Retailers can take insights on crafting a winning strategy for the most significant shopping event from last year’s statistics. In 2019, in the USA alone, over 93 million people chose to do their shopping online. With the Covid-19 global situation around the globe, this number unexpectedly will only grow, along with consumers’ ever-growing pricing sensitivity.

These insights mark a huge shift in the public’s spending patterns. Those retailers who will apply pricing intelligence and dynamic pricing to their e-commerce strategy will most likely come out on top during this Black Friday. 

Winning Black Friday with dynamic pricing  

The allure of Black Friday for consumers is all about attractive prices. Retailers in 2020 are faced with a challenging task to guarantee the largest possible profits while at the same time remaining competitive. 

To effectively address the challenge, dynamic pricing is a must. It is a practice employed by retailers to set flexible prices for their goods or services based on real-time demand. Prices are adjusted based on supply and demand fluctuations, competitors’ prices, and other market conditions.

Examples of dynamic pricing 

Most commonly, dynamic pricing is used by airline companies, transport services, and e-commerce websites. For example, a transport service can modify their ticket prices according to the demand. If a particular travel destination or time is particularly popular, the price is raised to capture larger revenue. In the opposite case, when the seats are left unsold, ticket prices tend to go down to attract more sales. 

E-commerce websites also use intelligent pricing to control supply and demand. Their dynamic pricing strategy is often based on various factors, including inventory levels, competitors’ prices, and even shopper location.

The same can be applied when crafting a winning pricing strategy for Black Friday. Switched-on retailers must consider the popularity of specific goods and services, as well as direct competitors’ pricing. In turn, this will allow setting the most optimal prices for their products and services, resulting in winning the customer of the new normal and a healthy bottom line.

How to apply dynamic pricing

Companies need to continually follow their competitors’ prices in real-time, which is one of the biggest challenges when implementing dynamic pricing, especially on a large scale. 

Retailers must make sure that the data they receive is accurate and updated continuously to adapt their pricing strategy accordingly. This requires having a reliable web data gathering infrastructure and expertise.
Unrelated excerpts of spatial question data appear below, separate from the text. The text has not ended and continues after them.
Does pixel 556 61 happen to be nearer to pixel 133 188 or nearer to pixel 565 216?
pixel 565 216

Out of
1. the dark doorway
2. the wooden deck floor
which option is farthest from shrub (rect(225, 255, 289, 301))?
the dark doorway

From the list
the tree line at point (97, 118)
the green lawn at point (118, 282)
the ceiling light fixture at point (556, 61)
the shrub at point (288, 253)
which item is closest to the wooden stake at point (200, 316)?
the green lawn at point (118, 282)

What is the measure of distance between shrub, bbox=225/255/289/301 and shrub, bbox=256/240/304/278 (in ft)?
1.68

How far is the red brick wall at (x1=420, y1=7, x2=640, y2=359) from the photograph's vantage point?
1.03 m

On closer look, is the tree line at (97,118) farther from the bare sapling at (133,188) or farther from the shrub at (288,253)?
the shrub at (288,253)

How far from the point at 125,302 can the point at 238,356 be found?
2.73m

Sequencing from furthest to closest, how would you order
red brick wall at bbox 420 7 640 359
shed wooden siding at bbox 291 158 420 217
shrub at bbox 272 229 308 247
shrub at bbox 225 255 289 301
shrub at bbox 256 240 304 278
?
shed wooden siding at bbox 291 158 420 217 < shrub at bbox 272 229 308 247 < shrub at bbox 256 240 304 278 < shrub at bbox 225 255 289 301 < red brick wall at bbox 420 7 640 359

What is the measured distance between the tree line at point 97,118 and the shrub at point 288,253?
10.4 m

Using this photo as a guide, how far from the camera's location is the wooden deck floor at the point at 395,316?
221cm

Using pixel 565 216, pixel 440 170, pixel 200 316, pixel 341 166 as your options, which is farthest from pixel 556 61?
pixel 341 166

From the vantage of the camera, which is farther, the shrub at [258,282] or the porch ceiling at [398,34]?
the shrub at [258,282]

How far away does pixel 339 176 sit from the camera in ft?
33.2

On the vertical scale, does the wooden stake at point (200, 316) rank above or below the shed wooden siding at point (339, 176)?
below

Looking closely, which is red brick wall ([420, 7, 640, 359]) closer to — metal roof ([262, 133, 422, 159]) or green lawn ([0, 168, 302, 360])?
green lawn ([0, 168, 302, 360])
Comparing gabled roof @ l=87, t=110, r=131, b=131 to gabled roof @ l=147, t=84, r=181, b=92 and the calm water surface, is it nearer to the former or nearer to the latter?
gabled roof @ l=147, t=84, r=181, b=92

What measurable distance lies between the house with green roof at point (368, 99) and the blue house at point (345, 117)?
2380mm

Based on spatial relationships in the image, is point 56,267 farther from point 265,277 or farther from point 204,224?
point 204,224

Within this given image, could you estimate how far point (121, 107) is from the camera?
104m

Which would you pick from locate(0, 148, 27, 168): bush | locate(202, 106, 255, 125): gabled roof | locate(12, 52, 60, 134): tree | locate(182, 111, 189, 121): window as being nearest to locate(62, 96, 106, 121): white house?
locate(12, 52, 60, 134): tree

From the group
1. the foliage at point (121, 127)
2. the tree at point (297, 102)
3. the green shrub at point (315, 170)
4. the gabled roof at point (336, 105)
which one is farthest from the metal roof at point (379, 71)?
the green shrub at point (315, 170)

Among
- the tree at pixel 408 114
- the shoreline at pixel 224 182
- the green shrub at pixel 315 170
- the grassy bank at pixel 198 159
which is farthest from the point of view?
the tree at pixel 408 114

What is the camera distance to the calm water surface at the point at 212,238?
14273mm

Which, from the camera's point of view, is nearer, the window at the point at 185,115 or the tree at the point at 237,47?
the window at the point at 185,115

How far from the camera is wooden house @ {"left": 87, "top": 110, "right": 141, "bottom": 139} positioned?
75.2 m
There is also an option for retailers to outsource real-time web data gathering solutions to effectively address business’ needs. In this case, retailers must be aware of the quality and type of data they want to obtain, as well as determine how much management or resources their preferred data acquisition method will require. 

Adapting to the new normal

Charles Darvin famously said: “it is not the strongest of the species that survives, it is the one that is the most adaptable to change.” It rings particularly true in the business environment. Companies such as Kodak, Nokia, and Myspace have experienced the unforgivable effects of failing to innovate and neglecting customer trends.

For a large part of the retail sector, dynamic pricing has been known to a limited degree due to complexities, which arise with data acquisition. However, its steady rise to popularity starts slowly pushing out companies that cannot compete against data-driven businesses. These switched-on retailers are already reaping the benefits of increased control in pricing strategy, better stock management, and larger revenue.